[Exercise input — start]

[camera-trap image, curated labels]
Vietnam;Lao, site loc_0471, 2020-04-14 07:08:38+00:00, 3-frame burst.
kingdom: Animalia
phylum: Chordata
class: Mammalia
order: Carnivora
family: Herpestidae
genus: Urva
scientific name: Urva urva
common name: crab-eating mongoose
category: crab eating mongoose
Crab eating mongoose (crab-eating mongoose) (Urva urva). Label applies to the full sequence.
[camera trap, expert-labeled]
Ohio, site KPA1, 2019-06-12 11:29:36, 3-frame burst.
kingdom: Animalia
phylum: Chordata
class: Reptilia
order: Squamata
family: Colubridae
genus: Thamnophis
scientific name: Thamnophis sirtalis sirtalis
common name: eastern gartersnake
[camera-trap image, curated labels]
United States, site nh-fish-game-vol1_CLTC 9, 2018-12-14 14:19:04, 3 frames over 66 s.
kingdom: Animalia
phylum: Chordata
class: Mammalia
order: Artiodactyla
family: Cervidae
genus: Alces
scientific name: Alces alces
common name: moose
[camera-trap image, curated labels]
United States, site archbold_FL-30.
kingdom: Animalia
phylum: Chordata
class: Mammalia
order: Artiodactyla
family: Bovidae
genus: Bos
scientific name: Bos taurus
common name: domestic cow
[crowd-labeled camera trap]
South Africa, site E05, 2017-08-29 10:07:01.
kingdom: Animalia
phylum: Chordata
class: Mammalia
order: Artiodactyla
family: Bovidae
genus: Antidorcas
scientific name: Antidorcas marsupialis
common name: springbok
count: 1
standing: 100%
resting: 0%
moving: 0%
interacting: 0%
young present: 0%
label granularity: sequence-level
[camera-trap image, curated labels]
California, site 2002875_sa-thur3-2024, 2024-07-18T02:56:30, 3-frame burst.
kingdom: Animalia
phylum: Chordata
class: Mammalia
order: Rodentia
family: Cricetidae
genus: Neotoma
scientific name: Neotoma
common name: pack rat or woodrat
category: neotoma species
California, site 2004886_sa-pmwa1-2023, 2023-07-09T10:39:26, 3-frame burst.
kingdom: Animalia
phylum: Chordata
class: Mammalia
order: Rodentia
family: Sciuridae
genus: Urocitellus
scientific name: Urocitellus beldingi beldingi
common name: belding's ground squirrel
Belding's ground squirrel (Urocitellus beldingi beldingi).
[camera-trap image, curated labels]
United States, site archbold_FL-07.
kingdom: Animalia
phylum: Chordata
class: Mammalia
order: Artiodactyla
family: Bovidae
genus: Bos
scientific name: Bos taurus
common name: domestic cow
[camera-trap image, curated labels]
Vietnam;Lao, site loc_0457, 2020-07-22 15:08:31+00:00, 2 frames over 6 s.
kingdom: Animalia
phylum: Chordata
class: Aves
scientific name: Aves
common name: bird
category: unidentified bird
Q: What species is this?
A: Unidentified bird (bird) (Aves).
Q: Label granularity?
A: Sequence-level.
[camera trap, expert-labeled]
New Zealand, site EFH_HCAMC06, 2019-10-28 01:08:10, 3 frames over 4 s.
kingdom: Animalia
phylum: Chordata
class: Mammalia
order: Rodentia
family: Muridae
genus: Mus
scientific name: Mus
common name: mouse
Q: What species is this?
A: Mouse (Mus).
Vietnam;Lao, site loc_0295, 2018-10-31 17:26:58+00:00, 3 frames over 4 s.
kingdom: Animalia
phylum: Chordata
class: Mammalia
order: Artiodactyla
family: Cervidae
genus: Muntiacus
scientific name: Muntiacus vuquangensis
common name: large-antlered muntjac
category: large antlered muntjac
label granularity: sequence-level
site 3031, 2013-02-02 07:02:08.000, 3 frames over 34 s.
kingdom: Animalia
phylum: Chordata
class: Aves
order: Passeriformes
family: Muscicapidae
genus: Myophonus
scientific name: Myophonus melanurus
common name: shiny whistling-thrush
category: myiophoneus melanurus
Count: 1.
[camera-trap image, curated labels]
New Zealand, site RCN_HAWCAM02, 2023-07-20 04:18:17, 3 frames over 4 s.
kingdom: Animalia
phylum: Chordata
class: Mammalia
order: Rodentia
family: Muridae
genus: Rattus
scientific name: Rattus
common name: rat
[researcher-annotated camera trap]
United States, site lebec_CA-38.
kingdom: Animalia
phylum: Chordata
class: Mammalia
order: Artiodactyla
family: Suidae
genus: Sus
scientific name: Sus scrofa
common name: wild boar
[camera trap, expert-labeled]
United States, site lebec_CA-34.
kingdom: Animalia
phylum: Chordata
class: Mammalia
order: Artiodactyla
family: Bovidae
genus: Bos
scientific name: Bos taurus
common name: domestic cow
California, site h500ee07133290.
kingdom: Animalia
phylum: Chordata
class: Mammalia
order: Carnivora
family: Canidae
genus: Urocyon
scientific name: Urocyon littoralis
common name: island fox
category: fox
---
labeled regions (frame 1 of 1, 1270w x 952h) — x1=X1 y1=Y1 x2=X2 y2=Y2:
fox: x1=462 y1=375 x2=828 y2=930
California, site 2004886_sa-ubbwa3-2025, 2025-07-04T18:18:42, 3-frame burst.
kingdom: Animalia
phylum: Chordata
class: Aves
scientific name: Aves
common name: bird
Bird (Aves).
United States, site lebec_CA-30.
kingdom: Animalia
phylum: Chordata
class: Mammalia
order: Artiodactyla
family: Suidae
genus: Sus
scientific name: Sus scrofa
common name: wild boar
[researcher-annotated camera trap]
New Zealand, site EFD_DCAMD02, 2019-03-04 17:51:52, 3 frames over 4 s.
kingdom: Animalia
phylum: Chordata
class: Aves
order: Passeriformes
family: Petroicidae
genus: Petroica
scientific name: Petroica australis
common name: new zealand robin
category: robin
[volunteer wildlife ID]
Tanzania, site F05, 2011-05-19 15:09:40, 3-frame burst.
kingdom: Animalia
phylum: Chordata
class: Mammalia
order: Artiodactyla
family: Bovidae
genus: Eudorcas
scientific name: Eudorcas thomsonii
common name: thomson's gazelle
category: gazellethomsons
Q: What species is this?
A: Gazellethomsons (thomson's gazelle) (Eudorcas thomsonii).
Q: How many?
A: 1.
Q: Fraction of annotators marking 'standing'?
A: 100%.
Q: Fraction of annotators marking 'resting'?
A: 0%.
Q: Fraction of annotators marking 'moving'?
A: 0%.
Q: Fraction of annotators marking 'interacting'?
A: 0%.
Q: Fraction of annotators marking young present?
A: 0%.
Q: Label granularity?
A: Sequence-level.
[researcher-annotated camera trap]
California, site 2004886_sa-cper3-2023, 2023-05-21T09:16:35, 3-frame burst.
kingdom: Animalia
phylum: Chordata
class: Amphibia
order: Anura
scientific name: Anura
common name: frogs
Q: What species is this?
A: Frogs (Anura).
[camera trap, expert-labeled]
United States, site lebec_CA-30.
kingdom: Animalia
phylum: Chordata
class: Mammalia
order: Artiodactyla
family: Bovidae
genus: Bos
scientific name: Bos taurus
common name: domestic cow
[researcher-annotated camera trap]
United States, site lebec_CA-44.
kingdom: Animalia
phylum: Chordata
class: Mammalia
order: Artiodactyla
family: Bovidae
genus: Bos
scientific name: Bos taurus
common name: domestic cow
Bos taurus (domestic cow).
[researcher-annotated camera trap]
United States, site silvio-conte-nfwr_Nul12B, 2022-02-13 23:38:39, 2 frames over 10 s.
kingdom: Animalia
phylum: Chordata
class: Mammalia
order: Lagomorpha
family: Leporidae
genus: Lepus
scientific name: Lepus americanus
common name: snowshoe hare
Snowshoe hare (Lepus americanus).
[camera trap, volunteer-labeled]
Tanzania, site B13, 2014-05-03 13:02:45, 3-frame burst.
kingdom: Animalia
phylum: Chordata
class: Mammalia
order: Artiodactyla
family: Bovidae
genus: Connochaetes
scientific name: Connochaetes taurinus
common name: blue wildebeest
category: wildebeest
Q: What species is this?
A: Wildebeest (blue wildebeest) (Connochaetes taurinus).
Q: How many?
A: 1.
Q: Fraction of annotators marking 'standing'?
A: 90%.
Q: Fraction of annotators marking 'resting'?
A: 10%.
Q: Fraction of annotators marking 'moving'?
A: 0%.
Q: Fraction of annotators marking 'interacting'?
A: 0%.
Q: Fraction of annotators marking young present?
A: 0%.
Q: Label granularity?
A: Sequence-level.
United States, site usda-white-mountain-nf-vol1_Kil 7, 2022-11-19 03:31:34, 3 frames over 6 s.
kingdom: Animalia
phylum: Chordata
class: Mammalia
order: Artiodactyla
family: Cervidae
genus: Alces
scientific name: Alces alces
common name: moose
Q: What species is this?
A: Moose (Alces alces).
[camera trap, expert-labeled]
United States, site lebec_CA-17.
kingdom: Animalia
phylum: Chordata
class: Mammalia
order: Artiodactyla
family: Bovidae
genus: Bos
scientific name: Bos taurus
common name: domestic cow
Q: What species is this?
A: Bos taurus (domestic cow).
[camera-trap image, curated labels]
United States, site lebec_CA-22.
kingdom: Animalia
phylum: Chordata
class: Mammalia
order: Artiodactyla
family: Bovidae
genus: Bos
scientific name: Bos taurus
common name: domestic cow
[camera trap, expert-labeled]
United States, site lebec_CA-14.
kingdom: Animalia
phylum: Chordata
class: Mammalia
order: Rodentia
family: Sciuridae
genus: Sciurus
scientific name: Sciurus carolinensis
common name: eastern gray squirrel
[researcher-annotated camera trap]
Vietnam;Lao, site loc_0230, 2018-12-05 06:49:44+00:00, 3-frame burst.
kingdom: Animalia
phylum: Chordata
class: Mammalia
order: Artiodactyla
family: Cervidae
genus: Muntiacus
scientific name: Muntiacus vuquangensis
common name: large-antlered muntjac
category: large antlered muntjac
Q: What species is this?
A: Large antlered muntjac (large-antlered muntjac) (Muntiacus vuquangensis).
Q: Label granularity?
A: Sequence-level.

[Exercise input — finish]

_Assigned task_
Look above for the line with "common name: new zealand robin" and the line with "genus: Connochaetes". Write out those two lines and all the lines between them, exactly, and no others.

_Task output_
common name: new zealand robin
category: robin
[volunteer wildlife ID]
Tanzania, site F05, 2011-05-19 15:09:40, 3-frame burst.
kingdom: Animalia
phylum: Chordata
class: Mammalia
order: Artiodactyla
family: Bovidae
genus: Eudorcas
scientific name: Eudorcas thomsonii
common name: thomson's gazelle
category: gazellethomsons
Q: What species is this?
A: Gazellethomsons (thomson's gazelle) (Eudorcas thomsonii).
Q: How many?
A: 1.
Q: Fraction of annotators marking 'standing'?
A: 100%.
Q: Fraction of annotators marking 'resting'?
A: 0%.
Q: Fraction of annotators marking 'moving'?
A: 0%.
Q: Fraction of annotators marking 'interacting'?
A: 0%.
Q: Fraction of annotators marking young present?
A: 0%.
Q: Label granularity?
A: Sequence-level.
[researcher-annotated camera trap]
California, site 2004886_sa-cper3-2023, 2023-05-21T09:16:35, 3-frame burst.
kingdom: Animalia
phylum: Chordata
class: Amphibia
order: Anura
scientific name: Anura
common name: frogs
Q: What species is this?
A: Frogs (Anura).
[camera trap, expert-labeled]
United States, site lebec_CA-30.
kingdom: Animalia
phylum: Chordata
class: Mammalia
order: Artiodactyla
family: Bovidae
genus: Bos
scientific name: Bos taurus
common name: domestic cow
[researcher-annotated camera trap]
United States, site lebec_CA-44.
kingdom: Animalia
phylum: Chordata
class: Mammalia
order: Artiodactyla
family: Bovidae
genus: Bos
scientific name: Bos taurus
common name: domestic cow
Bos taurus (domestic cow).
[researcher-annotated camera trap]
United States, site silvio-conte-nfwr_Nul12B, 2022-02-13 23:38:39, 2 frames over 10 s.
kingdom: Animalia
phylum: Chordata
class: Mammalia
order: Lagomorpha
family: Leporidae
genus: Lepus
scientific name: Lepus americanus
common name: snowshoe hare
Snowshoe hare (Lepus americanus).
[camera trap, volunteer-labeled]
Tanzania, site B13, 2014-05-03 13:02:45, 3-frame burst.
kingdom: Animalia
phylum: Chordata
class: Mammalia
order: Artiodactyla
family: Bovidae
genus: Connochaetes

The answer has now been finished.